Patient Consensus: Patients note that keeping a detailed log of fluids and leaks is essential. They also highlight that a physical exam for pelvic prolapse often changes the final treatment plan.
Incontinence surgery in Turkey is generally safe with low complication rates when performed by experienced urologists. Common risks include temporary urinary retention, minor infections, or groin pain. Specialized centers utilize advanced technologies like the da Vinci XI robotic system to minimize these surgical risks and improve precision.

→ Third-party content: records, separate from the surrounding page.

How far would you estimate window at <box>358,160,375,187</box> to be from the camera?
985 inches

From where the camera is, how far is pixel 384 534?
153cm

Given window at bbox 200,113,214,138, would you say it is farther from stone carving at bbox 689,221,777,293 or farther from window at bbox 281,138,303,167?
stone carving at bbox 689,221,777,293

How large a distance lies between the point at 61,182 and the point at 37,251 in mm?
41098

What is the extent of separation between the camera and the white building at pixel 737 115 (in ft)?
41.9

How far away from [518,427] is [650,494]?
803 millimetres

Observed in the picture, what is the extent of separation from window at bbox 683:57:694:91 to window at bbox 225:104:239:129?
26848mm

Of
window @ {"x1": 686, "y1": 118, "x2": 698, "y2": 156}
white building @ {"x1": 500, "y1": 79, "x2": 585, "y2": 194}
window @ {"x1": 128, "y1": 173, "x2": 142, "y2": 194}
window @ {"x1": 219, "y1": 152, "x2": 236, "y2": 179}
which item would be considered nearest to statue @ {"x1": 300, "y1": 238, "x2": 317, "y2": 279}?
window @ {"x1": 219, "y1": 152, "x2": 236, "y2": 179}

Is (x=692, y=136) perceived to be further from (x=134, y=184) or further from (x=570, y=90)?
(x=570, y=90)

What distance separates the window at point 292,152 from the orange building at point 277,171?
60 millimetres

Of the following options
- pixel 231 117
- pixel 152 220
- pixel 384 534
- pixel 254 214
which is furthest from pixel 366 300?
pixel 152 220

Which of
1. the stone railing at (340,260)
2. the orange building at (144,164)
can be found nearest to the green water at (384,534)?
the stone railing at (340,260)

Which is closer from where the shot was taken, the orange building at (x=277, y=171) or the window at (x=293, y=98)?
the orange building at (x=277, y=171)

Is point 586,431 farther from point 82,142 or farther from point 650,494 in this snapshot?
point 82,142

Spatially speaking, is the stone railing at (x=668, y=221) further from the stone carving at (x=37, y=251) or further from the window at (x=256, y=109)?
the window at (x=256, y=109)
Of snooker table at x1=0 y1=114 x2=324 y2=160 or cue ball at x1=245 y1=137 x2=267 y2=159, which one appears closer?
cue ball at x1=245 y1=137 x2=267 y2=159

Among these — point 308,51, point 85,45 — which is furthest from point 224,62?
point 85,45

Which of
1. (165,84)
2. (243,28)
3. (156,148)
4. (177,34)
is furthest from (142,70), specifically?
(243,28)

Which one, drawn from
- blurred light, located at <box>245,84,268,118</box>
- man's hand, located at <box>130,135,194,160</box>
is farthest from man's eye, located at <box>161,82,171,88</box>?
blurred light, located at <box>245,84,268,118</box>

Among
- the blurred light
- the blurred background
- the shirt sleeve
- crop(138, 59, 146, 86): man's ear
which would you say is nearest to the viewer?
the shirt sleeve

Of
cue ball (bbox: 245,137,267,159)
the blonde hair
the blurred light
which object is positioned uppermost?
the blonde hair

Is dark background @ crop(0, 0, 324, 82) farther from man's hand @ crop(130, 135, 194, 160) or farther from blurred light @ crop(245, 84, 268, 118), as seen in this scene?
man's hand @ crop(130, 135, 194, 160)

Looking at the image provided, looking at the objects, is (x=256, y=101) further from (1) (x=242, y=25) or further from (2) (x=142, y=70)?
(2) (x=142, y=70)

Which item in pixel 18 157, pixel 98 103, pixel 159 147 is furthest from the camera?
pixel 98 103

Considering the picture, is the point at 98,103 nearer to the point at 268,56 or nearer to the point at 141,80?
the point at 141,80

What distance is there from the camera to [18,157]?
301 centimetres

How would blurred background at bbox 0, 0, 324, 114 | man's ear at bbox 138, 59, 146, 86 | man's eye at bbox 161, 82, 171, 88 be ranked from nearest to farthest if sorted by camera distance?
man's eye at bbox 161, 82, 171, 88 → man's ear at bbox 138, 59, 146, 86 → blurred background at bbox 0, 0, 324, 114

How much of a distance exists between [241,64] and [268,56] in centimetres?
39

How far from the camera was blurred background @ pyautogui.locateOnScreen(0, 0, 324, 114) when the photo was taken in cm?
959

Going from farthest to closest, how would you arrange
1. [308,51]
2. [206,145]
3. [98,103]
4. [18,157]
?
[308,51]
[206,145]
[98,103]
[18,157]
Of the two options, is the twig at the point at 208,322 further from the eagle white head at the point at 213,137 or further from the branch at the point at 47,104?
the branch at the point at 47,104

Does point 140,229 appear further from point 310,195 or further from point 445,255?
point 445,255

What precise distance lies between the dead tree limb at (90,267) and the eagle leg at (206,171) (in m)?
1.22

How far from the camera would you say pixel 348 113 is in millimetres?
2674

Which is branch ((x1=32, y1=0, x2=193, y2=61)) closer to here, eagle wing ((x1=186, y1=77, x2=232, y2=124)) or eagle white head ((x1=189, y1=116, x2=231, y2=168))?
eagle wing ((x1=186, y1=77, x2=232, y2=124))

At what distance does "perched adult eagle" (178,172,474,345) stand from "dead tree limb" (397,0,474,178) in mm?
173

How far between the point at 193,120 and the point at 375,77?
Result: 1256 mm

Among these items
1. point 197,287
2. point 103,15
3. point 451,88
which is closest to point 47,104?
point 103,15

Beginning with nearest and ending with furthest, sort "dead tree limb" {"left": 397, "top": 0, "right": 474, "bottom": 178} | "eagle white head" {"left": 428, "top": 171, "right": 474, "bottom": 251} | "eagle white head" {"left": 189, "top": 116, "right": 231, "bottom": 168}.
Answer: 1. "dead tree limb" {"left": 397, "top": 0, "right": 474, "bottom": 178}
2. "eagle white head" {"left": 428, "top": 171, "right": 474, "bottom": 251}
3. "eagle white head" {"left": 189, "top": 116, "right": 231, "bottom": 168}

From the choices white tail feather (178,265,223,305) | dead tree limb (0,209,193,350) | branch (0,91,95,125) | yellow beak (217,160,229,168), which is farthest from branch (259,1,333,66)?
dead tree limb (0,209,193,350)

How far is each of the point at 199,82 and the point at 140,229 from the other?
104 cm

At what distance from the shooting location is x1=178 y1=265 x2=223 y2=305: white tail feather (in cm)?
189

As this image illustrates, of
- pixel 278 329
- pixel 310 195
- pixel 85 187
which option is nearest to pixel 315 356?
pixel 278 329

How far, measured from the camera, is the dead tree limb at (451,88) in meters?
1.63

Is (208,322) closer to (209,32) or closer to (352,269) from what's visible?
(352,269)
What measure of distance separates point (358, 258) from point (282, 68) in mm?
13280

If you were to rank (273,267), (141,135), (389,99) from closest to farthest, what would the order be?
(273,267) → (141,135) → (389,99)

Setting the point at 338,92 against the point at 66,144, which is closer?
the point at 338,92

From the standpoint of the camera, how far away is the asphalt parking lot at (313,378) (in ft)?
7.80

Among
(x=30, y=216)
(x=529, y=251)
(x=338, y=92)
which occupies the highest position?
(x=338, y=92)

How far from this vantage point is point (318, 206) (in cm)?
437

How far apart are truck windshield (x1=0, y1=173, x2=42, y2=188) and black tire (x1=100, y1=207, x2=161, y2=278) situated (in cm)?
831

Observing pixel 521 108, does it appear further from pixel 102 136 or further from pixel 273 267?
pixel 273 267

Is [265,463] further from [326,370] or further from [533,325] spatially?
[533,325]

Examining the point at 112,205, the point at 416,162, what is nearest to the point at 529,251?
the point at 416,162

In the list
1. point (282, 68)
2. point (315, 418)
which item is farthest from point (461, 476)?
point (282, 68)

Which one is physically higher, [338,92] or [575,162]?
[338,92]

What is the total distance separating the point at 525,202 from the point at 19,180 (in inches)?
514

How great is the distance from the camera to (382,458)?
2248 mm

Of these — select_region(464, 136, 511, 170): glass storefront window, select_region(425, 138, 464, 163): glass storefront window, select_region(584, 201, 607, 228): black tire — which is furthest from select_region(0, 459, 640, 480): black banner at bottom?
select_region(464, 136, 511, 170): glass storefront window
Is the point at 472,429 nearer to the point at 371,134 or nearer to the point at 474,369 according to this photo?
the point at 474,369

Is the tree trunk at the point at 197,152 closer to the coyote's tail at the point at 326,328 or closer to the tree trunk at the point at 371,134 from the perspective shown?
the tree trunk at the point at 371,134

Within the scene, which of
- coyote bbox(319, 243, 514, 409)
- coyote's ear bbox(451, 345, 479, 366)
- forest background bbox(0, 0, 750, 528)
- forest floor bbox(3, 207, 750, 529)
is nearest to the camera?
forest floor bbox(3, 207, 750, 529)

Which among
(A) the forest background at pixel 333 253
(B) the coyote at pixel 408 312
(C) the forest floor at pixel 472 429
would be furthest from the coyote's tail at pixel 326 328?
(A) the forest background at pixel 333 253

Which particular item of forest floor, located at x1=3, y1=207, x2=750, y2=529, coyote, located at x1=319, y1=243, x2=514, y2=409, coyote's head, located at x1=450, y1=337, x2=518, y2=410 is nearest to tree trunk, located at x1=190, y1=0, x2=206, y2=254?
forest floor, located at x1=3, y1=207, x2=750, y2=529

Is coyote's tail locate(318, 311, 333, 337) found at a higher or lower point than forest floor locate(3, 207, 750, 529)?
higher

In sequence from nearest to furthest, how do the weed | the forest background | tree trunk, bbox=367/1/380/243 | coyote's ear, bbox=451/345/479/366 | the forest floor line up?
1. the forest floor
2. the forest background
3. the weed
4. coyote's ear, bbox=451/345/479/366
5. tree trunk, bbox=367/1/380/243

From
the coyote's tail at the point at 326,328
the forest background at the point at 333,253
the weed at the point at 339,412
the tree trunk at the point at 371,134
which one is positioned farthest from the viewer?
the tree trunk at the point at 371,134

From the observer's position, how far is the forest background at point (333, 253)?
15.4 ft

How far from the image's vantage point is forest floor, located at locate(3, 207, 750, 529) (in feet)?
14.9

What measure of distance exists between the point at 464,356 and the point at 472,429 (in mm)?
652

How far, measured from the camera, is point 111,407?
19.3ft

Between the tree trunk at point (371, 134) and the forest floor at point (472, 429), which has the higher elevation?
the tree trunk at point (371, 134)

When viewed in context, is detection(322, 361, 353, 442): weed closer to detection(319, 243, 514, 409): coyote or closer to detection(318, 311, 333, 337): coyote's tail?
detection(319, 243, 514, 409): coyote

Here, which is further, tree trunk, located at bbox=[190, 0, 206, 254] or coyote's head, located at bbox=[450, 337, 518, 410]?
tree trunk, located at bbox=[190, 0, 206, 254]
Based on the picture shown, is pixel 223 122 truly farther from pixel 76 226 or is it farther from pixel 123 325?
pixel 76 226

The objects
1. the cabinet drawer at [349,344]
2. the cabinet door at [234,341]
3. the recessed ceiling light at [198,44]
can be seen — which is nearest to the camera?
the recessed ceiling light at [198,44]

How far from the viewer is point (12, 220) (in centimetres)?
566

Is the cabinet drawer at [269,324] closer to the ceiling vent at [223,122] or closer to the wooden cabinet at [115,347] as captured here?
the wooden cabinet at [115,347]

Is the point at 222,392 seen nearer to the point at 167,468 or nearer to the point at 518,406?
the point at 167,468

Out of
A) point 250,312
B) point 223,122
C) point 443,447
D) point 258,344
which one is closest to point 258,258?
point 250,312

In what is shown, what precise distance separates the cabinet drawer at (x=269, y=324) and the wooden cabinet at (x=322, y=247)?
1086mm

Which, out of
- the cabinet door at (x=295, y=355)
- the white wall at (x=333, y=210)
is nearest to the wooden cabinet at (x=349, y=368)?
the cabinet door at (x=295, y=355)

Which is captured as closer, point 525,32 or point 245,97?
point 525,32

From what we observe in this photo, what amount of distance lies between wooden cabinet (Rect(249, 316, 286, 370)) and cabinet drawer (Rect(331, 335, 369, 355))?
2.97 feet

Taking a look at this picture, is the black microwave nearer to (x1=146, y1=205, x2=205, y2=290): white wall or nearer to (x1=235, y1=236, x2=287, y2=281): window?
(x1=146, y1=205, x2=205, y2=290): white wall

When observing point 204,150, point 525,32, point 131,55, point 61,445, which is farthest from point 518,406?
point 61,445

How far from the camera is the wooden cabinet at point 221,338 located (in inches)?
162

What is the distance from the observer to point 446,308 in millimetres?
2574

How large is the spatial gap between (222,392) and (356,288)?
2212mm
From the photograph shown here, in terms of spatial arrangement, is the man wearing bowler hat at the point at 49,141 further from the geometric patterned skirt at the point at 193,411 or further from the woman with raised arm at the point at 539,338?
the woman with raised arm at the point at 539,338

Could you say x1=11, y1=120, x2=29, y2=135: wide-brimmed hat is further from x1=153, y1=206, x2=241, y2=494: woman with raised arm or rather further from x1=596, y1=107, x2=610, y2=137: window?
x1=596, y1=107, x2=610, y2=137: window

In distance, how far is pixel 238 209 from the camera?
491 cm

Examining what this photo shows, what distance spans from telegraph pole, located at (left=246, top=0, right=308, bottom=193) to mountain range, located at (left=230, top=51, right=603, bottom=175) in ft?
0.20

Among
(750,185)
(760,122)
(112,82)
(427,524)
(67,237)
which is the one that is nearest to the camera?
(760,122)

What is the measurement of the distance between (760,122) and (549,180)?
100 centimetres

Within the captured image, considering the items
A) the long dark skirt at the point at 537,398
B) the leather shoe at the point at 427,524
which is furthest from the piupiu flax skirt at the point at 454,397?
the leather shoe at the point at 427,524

Bookimed Expert Insight: Turkish clinics like Istanbul Florence Nightingale Hospital and Memorial Şişli Hospital prioritize JCI accreditation to ensure rigorous safety standards. Data shows that surgeons like Dr. Tunc Ozdemir specialize in robotic sacrocolpopexy, which can reduce the manual handling risks associated with traditional open surgery. Choosing a robotic-assisted approach at high-volume centers often leads to more consistent outcomes.
Patient Consensus: Patients emphasize the need to confirm if mesh will be used and often worry about how to handle follow-up care if a complication occurs after they return home.